Now the question beckons: what is cyber insurance? It’s a type of insurance (predictably so) that offers a variety of products and services intended to protect businesses from internet-based risks. Although these sorts of policies have existed for the last decade, they are only recently gaining traction considering the recent prevalence of digital intrusions by ill intentioned but digitally savvy thieves. However, it is not just because of the recent high-profile attacks that cyber insurance has jumped to the forefront of conversation, it’s also because governments themselves are actually encouraging business to purchase such policies in an effort to mitigate these damaging attacks.

In this light, it is understandable why (in the United States, anyway) the cyber insurance market has grown exponentially from only ten insurers to the 50 that it now boasts.
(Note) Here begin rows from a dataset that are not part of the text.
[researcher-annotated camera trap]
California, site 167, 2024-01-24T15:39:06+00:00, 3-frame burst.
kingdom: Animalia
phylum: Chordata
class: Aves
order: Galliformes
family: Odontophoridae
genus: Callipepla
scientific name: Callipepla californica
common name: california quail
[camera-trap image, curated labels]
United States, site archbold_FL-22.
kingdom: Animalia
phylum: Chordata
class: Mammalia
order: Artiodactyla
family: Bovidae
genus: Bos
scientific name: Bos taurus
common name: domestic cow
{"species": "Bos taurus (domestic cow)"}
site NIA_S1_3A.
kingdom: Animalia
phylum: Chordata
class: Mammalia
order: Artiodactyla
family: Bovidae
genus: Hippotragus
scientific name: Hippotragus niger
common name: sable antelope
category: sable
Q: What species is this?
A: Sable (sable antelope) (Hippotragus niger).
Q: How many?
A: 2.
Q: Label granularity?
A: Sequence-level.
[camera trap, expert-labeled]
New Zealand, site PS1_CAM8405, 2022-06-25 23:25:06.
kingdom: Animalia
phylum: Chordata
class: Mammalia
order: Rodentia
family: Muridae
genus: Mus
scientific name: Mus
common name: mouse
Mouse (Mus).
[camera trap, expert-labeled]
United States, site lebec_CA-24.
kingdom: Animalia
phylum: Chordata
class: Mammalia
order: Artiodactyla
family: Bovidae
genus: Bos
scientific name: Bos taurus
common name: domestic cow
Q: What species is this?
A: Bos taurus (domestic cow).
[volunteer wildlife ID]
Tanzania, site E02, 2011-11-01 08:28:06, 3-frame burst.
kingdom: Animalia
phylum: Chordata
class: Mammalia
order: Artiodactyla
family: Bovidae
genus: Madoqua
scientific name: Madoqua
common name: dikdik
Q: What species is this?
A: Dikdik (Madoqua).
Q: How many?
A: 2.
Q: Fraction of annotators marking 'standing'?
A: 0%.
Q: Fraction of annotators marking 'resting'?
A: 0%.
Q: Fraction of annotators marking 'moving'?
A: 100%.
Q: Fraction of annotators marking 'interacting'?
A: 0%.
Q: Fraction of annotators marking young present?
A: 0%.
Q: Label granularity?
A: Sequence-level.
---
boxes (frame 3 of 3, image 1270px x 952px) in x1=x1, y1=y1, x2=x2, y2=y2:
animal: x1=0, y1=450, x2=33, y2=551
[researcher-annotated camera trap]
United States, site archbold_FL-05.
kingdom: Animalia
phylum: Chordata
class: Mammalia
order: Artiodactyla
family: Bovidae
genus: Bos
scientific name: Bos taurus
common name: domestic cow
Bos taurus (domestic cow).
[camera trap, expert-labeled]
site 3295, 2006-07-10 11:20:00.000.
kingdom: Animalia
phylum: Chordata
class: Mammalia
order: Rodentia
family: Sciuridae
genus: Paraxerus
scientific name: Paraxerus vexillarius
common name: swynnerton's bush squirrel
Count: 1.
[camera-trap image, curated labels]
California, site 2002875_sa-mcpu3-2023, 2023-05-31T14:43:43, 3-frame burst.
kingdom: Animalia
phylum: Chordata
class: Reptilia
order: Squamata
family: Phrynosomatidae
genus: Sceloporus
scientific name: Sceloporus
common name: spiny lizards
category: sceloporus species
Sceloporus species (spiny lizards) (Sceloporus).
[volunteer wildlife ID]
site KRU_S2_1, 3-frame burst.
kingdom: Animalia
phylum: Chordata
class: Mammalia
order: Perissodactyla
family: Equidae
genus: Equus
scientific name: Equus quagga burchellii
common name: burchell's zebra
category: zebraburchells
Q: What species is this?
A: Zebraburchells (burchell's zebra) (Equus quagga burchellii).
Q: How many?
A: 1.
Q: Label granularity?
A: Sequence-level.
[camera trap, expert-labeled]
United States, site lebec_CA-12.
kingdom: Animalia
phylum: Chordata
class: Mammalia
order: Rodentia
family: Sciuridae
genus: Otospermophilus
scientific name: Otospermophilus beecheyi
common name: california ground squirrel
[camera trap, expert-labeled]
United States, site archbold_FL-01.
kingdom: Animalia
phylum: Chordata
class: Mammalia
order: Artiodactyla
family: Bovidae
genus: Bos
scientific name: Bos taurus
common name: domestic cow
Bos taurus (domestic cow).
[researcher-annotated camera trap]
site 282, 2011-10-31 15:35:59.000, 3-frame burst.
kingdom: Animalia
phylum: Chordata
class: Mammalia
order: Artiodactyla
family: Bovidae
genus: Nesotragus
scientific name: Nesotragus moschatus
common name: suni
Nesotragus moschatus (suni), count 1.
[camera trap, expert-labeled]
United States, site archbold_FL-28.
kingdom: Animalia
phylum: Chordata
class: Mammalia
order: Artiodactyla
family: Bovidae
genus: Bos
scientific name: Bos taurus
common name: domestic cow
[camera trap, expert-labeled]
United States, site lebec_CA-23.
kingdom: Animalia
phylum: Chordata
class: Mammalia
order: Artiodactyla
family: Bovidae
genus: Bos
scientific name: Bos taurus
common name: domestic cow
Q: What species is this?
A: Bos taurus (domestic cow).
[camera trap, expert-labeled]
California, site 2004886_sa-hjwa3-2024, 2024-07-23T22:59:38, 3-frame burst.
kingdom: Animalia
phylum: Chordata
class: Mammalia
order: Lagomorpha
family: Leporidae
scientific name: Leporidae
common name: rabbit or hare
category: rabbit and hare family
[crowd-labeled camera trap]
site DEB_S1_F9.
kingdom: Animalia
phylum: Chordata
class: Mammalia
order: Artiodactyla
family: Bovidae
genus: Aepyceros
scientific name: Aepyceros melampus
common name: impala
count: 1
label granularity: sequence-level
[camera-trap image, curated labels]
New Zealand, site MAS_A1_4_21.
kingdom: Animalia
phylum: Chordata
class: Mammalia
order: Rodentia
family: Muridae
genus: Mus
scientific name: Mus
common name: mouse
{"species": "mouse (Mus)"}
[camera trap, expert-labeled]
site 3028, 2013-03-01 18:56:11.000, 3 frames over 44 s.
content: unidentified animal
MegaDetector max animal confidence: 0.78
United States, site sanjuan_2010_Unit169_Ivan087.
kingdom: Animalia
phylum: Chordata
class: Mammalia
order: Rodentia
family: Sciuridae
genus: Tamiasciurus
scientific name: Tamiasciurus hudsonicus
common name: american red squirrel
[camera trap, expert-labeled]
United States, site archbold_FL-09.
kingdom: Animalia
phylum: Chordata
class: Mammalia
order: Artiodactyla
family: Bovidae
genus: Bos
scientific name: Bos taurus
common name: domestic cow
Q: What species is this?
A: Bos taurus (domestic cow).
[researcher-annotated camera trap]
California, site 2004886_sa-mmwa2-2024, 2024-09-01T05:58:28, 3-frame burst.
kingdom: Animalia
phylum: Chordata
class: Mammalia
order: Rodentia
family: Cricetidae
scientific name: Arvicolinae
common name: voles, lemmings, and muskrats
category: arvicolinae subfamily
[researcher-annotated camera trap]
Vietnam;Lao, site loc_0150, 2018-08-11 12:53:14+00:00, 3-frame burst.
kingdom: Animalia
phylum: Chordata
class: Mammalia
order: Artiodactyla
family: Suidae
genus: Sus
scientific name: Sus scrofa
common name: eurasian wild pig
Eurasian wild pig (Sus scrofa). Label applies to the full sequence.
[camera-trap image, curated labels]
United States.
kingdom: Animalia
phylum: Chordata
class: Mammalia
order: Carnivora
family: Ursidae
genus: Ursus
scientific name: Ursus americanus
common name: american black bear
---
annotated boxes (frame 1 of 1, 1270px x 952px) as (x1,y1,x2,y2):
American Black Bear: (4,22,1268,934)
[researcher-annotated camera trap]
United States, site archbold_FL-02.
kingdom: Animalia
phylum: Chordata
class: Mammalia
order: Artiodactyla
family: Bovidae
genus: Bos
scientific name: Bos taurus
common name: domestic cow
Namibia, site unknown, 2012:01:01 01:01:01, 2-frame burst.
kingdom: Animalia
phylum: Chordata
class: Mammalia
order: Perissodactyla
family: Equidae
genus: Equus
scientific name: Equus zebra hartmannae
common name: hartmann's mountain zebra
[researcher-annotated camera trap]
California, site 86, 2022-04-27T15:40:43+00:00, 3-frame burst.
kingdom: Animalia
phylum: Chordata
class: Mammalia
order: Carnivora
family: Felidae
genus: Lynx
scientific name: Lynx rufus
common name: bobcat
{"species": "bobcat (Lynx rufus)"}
Last year, the cyber insurance market remarkably accounted for $2.75 billion in the American economy; and that $2.75 billion is expected to triple in size as early as 2020, less than four years from now.

Although it is clearly a burgeoning industry with a lot to offer, that is not to say cyber insurance is immediately attainable. On the contrary, companies need to undergo an in-depth analysis by their hired insurance company before they are cited a price on their customized policy. Insurance companies need to understand their possible client’s risk profile before they are able to provide an accurate price point, which, of course, is understandable. They look at things like the scale of the business, the sensitive nature of the data that said business is handling, and the company’s overall current security measures.

Even after providing a price point and a deal is made, there is no guarantee that there will be an attack or not, and that if there is an attack, that the policy will actually be able to cover the costs in their entirety. Considering the hypothetical nature of insurance in general, this only stands to reason. Regardless, in today’s day and age, the prevalence of cyber attacks are only becoming worse and a policy, even if it does not cover the entire costs of an attack, is more than worth it.

Moving forward, it is of the utmost significance that CEOs and entrepreneurs understand the potential implications of a pervasive cyber attack; and not only that they understand, but that they act accordingly before it’s too late.